To feel his warmth again, his shiver, his resistance, his submission. After that conversation today… To hear his voice breaking from pain and joy, saying my name… My name, I’d like to see him try saying somebody else’s!

Like long time ago, in a tiny Berlin apartment he whispered to me in a near-morning fever, ‘Hold me, please. Hold me closer. You know, it’s dangerous outside…’

I remembered all the awkward, gentle words he said to me. Long ago, in our first spring in Berlin, when he tied me to himself, so cruelly and unnecessarily. I wiped the tears with my fist and kept walking along.

The corridor narrowed and widened spastically, the walls painted in grey would stick to one shoulder then another.
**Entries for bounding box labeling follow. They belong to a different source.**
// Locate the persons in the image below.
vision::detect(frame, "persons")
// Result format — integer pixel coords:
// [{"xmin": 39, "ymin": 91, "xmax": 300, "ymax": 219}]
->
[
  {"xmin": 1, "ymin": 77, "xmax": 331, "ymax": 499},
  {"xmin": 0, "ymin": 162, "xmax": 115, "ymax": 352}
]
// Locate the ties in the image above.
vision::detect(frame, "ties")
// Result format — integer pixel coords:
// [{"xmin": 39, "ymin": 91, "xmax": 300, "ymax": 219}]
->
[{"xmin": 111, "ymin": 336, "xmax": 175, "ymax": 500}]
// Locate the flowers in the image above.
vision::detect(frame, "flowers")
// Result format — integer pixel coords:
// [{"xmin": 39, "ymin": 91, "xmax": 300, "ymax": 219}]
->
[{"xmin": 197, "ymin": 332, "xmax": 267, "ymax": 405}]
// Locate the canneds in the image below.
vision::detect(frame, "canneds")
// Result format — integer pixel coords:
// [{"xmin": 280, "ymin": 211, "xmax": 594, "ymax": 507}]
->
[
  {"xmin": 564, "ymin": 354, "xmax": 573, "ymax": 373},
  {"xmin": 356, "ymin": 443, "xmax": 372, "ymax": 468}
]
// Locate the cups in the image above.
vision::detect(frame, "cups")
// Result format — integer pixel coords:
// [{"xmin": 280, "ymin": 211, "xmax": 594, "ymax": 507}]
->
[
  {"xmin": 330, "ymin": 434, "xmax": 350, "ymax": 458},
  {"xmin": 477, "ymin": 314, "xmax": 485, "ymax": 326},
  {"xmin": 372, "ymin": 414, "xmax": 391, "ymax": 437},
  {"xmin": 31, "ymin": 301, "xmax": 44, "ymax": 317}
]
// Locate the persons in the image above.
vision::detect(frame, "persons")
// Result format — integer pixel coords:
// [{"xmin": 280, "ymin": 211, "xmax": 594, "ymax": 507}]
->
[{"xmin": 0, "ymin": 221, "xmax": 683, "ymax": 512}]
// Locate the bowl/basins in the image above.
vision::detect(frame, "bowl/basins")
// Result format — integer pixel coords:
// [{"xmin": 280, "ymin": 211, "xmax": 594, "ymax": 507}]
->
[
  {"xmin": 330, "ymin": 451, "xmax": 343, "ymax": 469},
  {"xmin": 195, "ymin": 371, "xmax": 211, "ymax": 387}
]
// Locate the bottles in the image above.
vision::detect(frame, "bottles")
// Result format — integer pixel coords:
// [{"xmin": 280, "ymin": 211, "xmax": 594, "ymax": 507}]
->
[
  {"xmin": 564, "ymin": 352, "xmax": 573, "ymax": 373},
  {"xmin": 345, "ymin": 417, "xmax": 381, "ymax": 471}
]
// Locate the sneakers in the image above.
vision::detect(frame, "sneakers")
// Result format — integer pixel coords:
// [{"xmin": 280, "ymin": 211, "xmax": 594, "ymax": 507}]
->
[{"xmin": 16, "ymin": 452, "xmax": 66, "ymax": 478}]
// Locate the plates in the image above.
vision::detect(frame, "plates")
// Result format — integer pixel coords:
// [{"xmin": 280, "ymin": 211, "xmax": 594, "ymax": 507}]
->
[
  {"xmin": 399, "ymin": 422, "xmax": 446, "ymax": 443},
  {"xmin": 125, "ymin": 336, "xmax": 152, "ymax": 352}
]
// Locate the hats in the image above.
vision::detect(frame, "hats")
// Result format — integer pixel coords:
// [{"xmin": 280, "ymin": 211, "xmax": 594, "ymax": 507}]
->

I cursed people who construct this kind of buildings, but kept walking. This is doomsday. And no hell will tear us apart.

***

After maybe five minutes I get through the twenty-meter corridor and reach the ajar door of the dressing room.
Blixa is standing in front of the mirror, a bit sideways to the door. He doesn’t notice me.

He’s examining his reflection. Closely, even lovingly looking to at himself. He tilts his head and straightens a strand of hair. Then he slightly opens his mouth and touches the glass with his lips.

Kissing himself.

His reflection, after a moment’s hesitation, reciprocates.
Shy at first, but then more and more greedily, staining the glass on the other side with lipstick.

Blixa grins. With one hand he strokes the frame, unbuttoning his shirt with the other.
I stand frozen from horror and incomprehension.

Blixa run his hand along the neck and slides the shirt off his bony shoulder.

And then I realise that there is nothing for me to do around here.